[Extracted text start]

0

Given a file with content:

insert_job: J1
insert_job: J2
box_name: J1
insert_job: J3
box_name: J2
insert_job: J4
box_name: J1
insert_job: J5
box_name: J4
insert_job: J6
box_name: J4

I'd like to display it as following (use tab to identify child-parent relationship):

J1
    J2
        J3
    J4
        J5
        J6
test_data2 for Borodin:
------------------------------
insert_job: JS11-LR_BaselIII
insert_job: JS11-Check_Batch_Run_Numbers
box_name: JS11-LR_BaselIII
insert_job: 11000000-start
box_name: JS11-Check_Batch_Run_Numbers
insert_job: 11000000-runbox
box_name: JS11-Check_Batch_Run_Numbers
insert_job: JS11-Load_Session_Date
box_name: JS11-LR_BaselIII
insert_job: JS110000-start
box_name: JS11-Load_Session_Date
insert_job: JS110000-runbox
box_name: JS11-Load_Session_Date
insert_job: JS11-Start_RiskWatch
box_name: JS11-LR_BaselIII
insert_job: JS110004-start
box_name: JS11-Start_RiskWatch
insert_job: JS110004-runbox
box_name: JS11-Start_RiskWatch
insert_job: JS11-Start_UDS
box_name: JS11-LR_BaselIII
insert_job: JS110001-start
box_name: JS11-Start_UDS
insert_job: JS110001-runbox
box_name: JS11-Start_UDS
insert_job: JS11-Pool_Processing
box_name: JS11-LR_BaselIII
insert_job: JS110002-start
box_name: JS11-Pool_Processing

syntax error in Ed's solution:

sdpvvrsp810{alelai}: gawk -f tst.awk testjobs3
gawk: tst.awk:2: /^box_name/   { box = $2; jobs[box][job] }
gawk: tst.awk:2:                                    ^ syntax error
gawk: tst.awk:9:         for (job in jobs[box])

[Extracted text end]
[Source material start]

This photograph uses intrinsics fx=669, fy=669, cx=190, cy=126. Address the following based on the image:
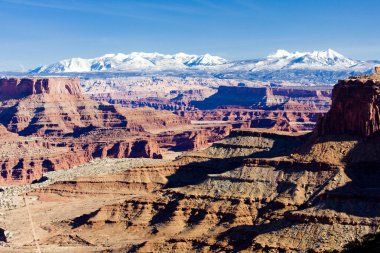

[Source material end]

## Written task 1
State whether each statement agrees with the job-hierarchy post, and answer yes or no with the post's deciding words quoted exactly: (a) the desired display uses tabs to show child-parent relationships; (b) the second set of test data was provided for Ed; (c) in the first sample file, J3 has J2 as its box_name.
## Written task 2
Write the next part of the job-hierarchy post, continuing after its last line.
None of the lines are needed.

## Exercise result 1
(a) Yes: "use tab to identify child-parent relationship"
(b) No: "test_data2 for Borodin"
(c) Yes: "insert_job: J3" is followed by "box_name: J2"

## Exercise result 2
gawk: tst.awk:9:                         ^ syntax error
techie11
  • 1,243
  • 15
  • 30
  • I don't get it. What's the relationship/difference between a "insert_job" and a "box_name"? Why is J4 indented at the same level as J2 instead of J3? This should have a very simple solution of maybe 10 to 12 lines once we get a solid problem statement, e.g. see http://stackoverflow.com/a/23767534/1745001. And no, the solution will NOT involve calling `getline` (see http://awk.info/?tip/getline)! – Ed Morton May 27 '14 at 03:19
  • Hi Ed, in my problem, each job is enclosed by 0 or 1 "box". the box which J4 is in is J1, thus the relative position. I don't see awk code without getline can solve it...please advise if you come up with a simpler approach – techie11 May 27 '14 at 17:46
  • I'm JUST not seeing it at all from your posted input. What is it in that input file that tells you J4 is in box J1 rather than box J2, for example? – Ed Morton May 27 '14 at 20:26
  • Ah, I see now - the job is associated with the box id that FOLLOWS it, not one that precedes it. Got it. I just posted a solution. – Ed Morton May 27 '14 at 20:43

3 Answers3

1

Here is a somewhat shorter perl version that works with your sample data.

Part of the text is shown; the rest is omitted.